議会基本条例に定めた「議会報告会」の充実した開催を求める請願は、6月28日開催された明石市議会の議会運営委員会で審査されました。

委員会審査では、未来市民、共産党、民主連合の3会派4名の議員が「議会基本条例に基づく当然の請願なので、採択すべきだ」と主張したが、保守系最大会派の真誠会と公明党の議員4名が明確な理由を示さないまま「採択に反対」し、賛否同数になりました。そのうえで、真誠会所属の辰巳委員長は「委員長裁決」で「不採択」を決めました。
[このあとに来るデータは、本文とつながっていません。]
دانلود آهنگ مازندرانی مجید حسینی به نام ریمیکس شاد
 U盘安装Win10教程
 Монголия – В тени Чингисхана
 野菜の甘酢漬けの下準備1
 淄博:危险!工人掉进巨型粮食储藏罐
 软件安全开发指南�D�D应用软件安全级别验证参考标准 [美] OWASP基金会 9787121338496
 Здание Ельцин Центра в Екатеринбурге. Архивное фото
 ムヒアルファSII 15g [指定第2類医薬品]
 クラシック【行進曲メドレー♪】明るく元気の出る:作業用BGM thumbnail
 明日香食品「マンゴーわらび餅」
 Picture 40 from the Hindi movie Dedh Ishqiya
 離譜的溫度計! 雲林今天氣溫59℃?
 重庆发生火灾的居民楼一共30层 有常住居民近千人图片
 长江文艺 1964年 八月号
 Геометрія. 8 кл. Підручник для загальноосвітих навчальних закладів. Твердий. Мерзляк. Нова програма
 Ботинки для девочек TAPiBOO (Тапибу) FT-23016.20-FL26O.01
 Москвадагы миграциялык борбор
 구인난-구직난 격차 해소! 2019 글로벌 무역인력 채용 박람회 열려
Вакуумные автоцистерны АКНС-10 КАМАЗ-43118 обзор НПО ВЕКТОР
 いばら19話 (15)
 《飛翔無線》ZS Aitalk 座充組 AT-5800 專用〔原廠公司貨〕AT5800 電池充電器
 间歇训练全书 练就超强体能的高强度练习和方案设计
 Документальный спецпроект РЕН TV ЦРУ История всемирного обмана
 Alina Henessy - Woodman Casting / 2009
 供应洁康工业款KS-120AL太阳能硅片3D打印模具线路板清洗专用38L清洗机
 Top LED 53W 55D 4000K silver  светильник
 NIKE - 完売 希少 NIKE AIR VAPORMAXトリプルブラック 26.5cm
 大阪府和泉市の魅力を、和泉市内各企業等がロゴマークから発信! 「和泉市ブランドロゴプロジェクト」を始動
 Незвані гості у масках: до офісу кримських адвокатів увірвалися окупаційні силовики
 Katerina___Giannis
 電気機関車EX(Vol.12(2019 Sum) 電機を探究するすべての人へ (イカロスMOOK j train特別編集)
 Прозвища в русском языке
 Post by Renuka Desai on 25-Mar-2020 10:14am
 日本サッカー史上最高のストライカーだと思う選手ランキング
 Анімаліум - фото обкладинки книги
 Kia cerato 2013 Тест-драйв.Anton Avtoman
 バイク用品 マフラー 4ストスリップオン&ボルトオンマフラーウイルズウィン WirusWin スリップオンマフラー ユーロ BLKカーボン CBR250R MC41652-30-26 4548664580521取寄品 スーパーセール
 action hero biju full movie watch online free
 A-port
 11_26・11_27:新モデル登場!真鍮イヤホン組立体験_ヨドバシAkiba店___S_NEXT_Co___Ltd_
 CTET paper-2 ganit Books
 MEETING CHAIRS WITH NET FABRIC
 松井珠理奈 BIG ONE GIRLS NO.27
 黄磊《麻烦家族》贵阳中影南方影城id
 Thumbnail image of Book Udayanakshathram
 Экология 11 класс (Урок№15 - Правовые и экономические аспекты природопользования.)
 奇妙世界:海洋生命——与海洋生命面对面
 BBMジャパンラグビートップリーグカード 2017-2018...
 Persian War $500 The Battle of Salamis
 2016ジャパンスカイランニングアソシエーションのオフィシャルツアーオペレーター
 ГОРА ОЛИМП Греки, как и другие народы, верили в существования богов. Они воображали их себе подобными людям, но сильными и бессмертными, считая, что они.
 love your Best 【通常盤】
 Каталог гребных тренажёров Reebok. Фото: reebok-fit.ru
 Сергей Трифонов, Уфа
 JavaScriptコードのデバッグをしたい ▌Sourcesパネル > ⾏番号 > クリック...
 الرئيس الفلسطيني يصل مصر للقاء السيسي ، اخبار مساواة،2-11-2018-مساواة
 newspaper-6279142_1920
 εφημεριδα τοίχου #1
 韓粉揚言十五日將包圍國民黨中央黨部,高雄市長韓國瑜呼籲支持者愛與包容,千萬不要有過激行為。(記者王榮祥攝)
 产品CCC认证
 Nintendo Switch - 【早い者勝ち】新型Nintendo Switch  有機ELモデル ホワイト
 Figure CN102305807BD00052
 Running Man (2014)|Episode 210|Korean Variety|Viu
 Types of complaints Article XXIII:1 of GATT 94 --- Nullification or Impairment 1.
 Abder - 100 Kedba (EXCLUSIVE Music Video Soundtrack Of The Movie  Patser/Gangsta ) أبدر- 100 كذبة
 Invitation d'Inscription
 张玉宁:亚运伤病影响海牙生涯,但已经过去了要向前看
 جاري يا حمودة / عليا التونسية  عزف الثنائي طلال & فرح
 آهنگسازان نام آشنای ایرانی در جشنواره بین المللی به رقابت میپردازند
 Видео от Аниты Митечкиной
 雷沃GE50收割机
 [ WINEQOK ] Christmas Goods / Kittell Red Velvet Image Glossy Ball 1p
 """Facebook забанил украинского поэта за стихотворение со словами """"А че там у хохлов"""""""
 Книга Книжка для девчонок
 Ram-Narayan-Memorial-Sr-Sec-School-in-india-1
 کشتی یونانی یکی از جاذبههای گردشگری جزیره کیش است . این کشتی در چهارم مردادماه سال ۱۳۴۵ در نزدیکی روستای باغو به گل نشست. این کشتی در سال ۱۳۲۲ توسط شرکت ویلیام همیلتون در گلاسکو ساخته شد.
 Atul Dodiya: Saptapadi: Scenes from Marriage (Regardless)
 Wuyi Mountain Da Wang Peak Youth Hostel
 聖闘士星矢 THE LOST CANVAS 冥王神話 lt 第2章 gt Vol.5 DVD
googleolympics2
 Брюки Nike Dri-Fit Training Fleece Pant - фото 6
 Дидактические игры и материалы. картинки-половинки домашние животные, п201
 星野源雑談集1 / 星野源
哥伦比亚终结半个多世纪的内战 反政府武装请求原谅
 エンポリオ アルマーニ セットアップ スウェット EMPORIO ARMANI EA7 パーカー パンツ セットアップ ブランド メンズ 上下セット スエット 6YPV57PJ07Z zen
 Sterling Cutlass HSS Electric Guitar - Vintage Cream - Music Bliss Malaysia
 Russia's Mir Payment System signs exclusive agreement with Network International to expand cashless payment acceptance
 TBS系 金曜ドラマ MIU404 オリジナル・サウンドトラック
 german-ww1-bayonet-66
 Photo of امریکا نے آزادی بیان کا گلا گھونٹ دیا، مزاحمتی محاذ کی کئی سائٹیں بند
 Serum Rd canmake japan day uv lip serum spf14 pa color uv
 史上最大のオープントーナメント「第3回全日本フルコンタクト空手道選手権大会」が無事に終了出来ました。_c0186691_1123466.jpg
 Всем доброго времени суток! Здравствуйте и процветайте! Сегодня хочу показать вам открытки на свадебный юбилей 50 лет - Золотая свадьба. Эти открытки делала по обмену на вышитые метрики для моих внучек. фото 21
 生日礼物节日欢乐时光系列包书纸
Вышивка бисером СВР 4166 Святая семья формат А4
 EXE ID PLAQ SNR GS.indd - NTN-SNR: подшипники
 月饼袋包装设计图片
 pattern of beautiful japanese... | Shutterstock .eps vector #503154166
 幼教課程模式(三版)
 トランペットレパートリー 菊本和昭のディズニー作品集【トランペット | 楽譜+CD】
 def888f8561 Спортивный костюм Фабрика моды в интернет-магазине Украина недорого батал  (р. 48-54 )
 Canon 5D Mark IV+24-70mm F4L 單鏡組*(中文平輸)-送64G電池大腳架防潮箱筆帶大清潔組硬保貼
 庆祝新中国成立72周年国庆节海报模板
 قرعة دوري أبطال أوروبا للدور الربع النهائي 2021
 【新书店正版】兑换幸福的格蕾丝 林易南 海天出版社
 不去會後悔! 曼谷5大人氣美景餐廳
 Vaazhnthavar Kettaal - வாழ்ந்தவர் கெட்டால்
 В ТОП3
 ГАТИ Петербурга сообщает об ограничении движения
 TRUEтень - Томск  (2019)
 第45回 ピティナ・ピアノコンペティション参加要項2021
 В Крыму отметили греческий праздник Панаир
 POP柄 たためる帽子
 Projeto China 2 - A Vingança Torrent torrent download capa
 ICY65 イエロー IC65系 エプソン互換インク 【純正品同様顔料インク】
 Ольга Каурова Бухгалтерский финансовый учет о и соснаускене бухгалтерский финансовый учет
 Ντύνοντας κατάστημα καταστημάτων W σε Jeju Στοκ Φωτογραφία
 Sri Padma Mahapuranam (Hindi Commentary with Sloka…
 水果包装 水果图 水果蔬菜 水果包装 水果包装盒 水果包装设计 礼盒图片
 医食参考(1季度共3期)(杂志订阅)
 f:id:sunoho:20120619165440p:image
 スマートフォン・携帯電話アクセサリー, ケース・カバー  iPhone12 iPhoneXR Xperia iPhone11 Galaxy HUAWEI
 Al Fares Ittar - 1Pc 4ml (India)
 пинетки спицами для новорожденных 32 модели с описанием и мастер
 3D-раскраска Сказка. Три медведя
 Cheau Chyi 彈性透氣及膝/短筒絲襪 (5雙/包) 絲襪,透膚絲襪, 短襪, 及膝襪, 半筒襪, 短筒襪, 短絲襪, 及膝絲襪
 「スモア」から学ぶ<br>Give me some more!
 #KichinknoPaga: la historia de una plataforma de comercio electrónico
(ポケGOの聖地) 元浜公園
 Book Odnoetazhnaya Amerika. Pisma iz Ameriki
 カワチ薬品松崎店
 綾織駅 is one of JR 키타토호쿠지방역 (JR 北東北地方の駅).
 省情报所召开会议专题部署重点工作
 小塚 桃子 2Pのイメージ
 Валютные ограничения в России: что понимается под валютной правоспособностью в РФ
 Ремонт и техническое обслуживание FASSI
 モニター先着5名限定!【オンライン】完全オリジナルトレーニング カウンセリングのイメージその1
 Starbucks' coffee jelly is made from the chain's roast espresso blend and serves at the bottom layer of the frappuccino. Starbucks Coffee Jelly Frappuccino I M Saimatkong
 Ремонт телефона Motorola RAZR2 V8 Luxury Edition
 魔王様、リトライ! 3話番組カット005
この際、委員長が「不採択」に決した理由は、一言も発言なしでした。

30日開かれた最終本会議では、辰巳委員長は委員会審査の結果を報告しましたが、「可否同数のため委員長裁決により不採択とする」とだけ記した「書面記載の通り、不採択と決しました」と報告しただけで、最後まで「なぜ不採択か?」の理由は説明されませんでした。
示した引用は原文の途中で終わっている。